Fragment tekstu
◇ ◇ ◇ ◇

Śmierć w grach powoli przestaje być problemem. Producenci gier doskonale wiedzą, że jest mnóstwo osób, które nie życzy sobie... przegrywać. Przegrywając odstawiają grę, wygłaszają opinie o słabym sterowaniu lub ogólnie słabej produkcji.
Dlatego też gry AAA w większości przypadków są robione pod takie ciamajdy życiowe. Assasins Creed jest idealnym przykładem gry, w której wszystko się graczowi uda. Walka, automatyczne łapanie się krawędzi itp.
Dużo nowych graczy na przestrzeni 10-u lat stało się typowymi leniami. Wyzwanie dla takich osób nie istnieje. Gra ma być bezstresowa i stworzyć iluzje "zajebistości" bo przecież wszystko się takiemu graczowi w takich grach udaje:)

◇ ◇ ◇ ◇

Treść polecenia 1
Jaką grę fragment o śmierci w grach wskazuje jako idealny przykład gry, w której graczowi wszystko się udaje?
Treść polecenia 2
Proszę kontynuować fragment o śmierci w grach od ostatniego zdania.
Dane to osobny materiał, niezwiązany z fragmentem o śmierci w grach.

Przekazane dane
◇ ◇ ◇ ◇

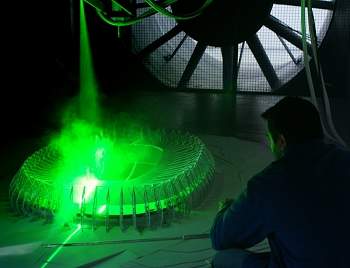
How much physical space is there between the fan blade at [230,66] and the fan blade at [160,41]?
0.44 metres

◇ ◇ ◇ ◇

Wynik ćwiczenia 1
Assasins Creed.

Wynik ćwiczenia 2
Najsmutniejsze jest to, że nawet tryb hard dosyć często staje się prostym trybem, w razie gdyby taka ciamajda ustawiła wysoki poziom trudności... i odłożyła grę na półke, bo jest "słaba".
Dlatego też nie gram w większość produkcji AAA bo są robione dla debili lub traktują gracza jak debila.
W świetnym Sacrifice (ktoś pamięta?) był bardzo fajny mechanizm śmierci. Gdy wrogowie cię zabili traciłeś jedynie ciało i mogłeś dalej kontynuować właściwą rozgrywkę. Czyli kwintesencję rts'a - wydawanie rozkazów jednostkom. Jednocześnie traciło się jakąś kontrolę nad polem bitwy, ponieważ znikały czary. Jednocześnie smak porażki i brak frustracji. Może warto by to powtórzyć?
Brakuje mi przykładu z Tormenta jeśli mowa o nieśmiertelności.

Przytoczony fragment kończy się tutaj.